* begin ROWS *

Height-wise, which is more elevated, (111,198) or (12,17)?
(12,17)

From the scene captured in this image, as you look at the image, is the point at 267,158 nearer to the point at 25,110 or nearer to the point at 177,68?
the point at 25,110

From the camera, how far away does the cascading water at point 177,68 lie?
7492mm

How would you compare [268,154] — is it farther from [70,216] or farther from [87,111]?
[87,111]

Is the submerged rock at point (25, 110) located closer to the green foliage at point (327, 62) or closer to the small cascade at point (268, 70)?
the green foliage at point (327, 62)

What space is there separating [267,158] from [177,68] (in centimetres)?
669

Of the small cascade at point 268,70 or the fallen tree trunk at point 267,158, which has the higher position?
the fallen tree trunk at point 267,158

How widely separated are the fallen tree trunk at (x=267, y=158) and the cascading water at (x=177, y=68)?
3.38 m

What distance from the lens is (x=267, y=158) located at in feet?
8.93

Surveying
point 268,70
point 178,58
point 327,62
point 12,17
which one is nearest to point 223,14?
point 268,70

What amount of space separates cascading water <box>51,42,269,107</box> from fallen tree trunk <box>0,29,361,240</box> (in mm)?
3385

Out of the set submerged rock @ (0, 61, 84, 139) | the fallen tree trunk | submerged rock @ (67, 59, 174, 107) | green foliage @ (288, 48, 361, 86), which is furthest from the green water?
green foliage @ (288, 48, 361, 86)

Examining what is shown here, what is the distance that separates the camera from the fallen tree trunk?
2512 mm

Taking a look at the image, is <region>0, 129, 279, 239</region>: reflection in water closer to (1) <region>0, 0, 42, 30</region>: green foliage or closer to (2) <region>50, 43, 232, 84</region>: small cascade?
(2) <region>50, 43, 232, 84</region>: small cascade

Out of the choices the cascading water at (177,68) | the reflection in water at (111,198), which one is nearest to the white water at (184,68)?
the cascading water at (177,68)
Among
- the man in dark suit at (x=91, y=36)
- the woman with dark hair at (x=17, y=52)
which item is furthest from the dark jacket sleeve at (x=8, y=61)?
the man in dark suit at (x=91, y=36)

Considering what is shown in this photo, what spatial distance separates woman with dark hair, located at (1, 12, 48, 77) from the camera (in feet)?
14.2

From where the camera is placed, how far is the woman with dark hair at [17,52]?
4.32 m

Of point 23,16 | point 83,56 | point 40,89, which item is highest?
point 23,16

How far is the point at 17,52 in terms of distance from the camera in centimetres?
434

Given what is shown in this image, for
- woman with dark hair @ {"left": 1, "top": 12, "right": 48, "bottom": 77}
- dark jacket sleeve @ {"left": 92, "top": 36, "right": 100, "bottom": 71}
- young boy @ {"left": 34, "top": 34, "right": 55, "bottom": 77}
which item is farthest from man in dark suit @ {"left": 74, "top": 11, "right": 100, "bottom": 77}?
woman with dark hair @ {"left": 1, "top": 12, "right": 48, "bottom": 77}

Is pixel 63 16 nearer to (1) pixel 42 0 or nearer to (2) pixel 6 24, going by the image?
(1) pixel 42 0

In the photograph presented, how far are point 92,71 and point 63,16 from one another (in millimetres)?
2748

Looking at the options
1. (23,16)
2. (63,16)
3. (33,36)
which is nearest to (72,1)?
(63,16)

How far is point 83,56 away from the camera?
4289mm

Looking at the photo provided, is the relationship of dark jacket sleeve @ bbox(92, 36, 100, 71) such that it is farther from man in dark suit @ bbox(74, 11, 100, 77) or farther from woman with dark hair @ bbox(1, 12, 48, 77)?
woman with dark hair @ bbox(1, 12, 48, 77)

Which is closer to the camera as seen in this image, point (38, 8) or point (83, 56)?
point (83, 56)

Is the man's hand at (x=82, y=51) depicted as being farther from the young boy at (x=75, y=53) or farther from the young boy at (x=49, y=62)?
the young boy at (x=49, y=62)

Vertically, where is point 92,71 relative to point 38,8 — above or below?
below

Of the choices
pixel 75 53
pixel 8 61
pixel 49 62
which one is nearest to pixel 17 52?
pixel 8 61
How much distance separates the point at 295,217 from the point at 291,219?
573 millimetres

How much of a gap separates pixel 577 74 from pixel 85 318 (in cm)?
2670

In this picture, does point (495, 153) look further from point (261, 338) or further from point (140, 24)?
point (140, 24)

* end ROWS *

Copy word for word the records from the line that contains "Considering what is" through the end of the records.

Considering what is shown in this photo, what spatial distance separates woman with dark hair, located at (1, 12, 48, 77) from the camera (in feet)?
14.2

From where the camera is placed, how far is the woman with dark hair at [17,52]?
4.32 m

Of point 23,16 | point 83,56 | point 40,89, which item is highest?
point 23,16

How far is the point at 17,52 in terms of distance from the camera in centimetres?
434

Given what is shown in this image, for
- woman with dark hair @ {"left": 1, "top": 12, "right": 48, "bottom": 77}
- dark jacket sleeve @ {"left": 92, "top": 36, "right": 100, "bottom": 71}
- young boy @ {"left": 34, "top": 34, "right": 55, "bottom": 77}
which item is farthest from man in dark suit @ {"left": 74, "top": 11, "right": 100, "bottom": 77}?
woman with dark hair @ {"left": 1, "top": 12, "right": 48, "bottom": 77}

Is pixel 63 16 nearer to (1) pixel 42 0 or nearer to (2) pixel 6 24, going by the image?
(1) pixel 42 0

In the photograph presented, how far are point 92,71 and point 63,16 from one another (in millimetres)?
2748

Looking at the options
1. (23,16)
2. (63,16)
3. (33,36)
which is nearest to (72,1)?
(63,16)

How far is point 83,56 away from the camera?
4289mm

Looking at the photo provided, is the relationship of dark jacket sleeve @ bbox(92, 36, 100, 71) such that it is farther from man in dark suit @ bbox(74, 11, 100, 77) or farther from woman with dark hair @ bbox(1, 12, 48, 77)?
woman with dark hair @ bbox(1, 12, 48, 77)

Which is closer to the camera as seen in this image, point (38, 8) or point (83, 56)?
point (83, 56)

Is the man's hand at (x=82, y=51) depicted as being farther from the young boy at (x=75, y=53) or farther from the young boy at (x=49, y=62)?
the young boy at (x=49, y=62)

Vertically, where is point 92,71 relative to point 38,8 — above or below?
below

Of the choices
pixel 75 53
pixel 8 61
pixel 49 62
which one is nearest to pixel 17 52?
pixel 8 61
How much distance separates the point at 295,217 from the point at 291,219?
573 millimetres

How much of a gap separates pixel 577 74 from pixel 85 318 (in cm)?
2670

In this picture, does point (495, 153) look further from point (261, 338) or further from point (140, 24)?
point (140, 24)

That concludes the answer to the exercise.